When testing under such realistic conditions, the CL model still manages to correctly classify the objects in the camera feed, most of the time. Specifically, the confidence score for the Remote and Bottle classes ranges from 0.85 to 1, for the Cup class ranges from 0.75 to 1 and for the Glasses class is always 1. Despite its generally good performance, the CL model fails to correctly classify the objects in specific situations such as:

  • when the Remote control is rotated as to not show the buttons (key characteristic hidden)

  • when the handle of the Cup is not visible (cropped or blurry)

  • when only the bottom of the Bottle is shown and therefore the cap is not visible (key characteristic hidden)

It is also particularly interesting that every time the CL model fails, it always defaults to the last-learned class, which in this case is the Glasses class. This might be mitigated, in future work, by adjusting the learning rate or by mixing and shuffling the new samples with the replay buffer samples while training, instead of executing replay at the end of the training session.

Figure 7: Object classification and confidence scores for both Transfer and Continual Learning models, recorded on the Android application during the Cumulative Scenario experiments. Both models have the same performance.
Figure 8: Object classification and confidence scores for both Transfer and Continual Learning models, recorded on the Android application during the New Instances Scenario experiments. Transfer Learning shows the first evidence of forgetting, even with only one new instance presented for training.
Figure 9: Object classification and confidence scores for both Transfer and Continual Learning models, recorded on the Android application during the New Classes Scenario experiments. Continual Learning has no issue classifying the objects. Transfer Learning fails dramatically due to catastrophic forgetting of old classes, caused by incremental training.

5 Conclusion and Future Work

In this paper we have shown that the current TensorFlow Lite transfer learning implementation is incapable of handling realistic, continual learning tasks, as simulated through the CORe50 benchmark and demonstrated through our own Android demo application. To solve this issue, we expanded Google’s TF Lite library to include continual learning capabilities, by introducing a simple replay buffer into the current TL model. The code for our demo application will be open-sourced with the goal of enabling developers to integrate continual learning to their smartphone applications, as well as facilitating further development of continual learning functionality into the TF Lite environment.
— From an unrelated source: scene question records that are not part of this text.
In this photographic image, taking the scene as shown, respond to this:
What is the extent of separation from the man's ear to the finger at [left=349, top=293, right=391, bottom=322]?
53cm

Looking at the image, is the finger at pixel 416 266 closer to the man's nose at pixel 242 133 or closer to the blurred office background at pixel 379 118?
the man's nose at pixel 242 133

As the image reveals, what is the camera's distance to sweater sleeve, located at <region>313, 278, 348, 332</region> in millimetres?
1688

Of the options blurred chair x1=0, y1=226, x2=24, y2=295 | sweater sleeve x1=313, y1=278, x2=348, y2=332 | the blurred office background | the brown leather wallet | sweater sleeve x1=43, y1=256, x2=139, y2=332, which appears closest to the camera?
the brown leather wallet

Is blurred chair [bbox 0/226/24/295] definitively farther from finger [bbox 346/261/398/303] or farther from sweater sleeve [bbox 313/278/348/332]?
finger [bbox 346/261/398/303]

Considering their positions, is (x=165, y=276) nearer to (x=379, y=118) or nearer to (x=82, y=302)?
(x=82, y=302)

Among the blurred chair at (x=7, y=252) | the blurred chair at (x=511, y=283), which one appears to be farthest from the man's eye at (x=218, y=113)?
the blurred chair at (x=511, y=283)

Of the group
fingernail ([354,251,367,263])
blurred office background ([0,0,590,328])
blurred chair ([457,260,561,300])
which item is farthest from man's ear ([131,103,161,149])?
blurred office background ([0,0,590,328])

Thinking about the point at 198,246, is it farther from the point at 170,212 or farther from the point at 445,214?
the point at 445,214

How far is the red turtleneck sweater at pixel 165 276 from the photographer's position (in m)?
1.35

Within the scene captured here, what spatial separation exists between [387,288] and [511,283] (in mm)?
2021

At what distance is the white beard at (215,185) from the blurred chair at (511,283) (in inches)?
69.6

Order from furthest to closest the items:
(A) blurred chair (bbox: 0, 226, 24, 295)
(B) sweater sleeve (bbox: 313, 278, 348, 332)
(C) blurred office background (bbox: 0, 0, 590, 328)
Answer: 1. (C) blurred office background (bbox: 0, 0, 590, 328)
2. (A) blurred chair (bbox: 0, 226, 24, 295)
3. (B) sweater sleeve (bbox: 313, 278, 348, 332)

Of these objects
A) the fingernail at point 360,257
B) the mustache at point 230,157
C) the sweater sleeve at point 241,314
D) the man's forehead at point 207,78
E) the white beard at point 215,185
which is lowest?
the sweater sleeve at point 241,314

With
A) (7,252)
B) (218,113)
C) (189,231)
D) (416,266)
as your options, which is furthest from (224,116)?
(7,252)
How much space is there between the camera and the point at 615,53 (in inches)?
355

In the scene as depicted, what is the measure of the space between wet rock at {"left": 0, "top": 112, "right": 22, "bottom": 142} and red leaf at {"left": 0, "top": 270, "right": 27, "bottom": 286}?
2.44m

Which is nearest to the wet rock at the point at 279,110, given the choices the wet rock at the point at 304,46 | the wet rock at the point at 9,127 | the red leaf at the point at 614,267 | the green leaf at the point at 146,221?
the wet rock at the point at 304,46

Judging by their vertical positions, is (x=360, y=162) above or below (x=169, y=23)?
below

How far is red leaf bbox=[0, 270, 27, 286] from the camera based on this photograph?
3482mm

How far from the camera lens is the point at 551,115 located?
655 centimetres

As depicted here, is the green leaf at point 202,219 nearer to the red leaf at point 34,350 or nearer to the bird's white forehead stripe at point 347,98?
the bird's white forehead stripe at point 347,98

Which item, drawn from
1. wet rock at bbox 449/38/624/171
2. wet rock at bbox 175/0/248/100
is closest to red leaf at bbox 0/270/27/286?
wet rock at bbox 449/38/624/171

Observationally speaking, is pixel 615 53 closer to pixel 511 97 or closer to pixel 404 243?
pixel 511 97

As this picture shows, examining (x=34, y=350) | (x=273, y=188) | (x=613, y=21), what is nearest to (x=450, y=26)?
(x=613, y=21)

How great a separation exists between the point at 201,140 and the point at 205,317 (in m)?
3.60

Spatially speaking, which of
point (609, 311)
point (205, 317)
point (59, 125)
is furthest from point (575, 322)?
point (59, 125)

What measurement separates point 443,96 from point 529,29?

In the future, we will focus on implementing additional continual learning methodologies, like regularization, modularity and more sophisticated rehearsal techniques, within the limitations of TF Lite, by altering the head network of the model, and testing our models, head-to-head, with several current state-of-the art algorithms. We will experiment with adding more layers to the head and increasing the overall complexity of the network to allow for tuning the representation as well. Finally, we intend to implement a dedicated continual learning TF API for Android to facilitate further development and experimentation in this sector.


This project has received funding from the European Union’s Horizon 2020 Research and Innovation Programme under Grant Agreement No 739578 and the Government of the Republic of Cyprus through the Deputy Ministry of Research, Innovation and Digital Policy.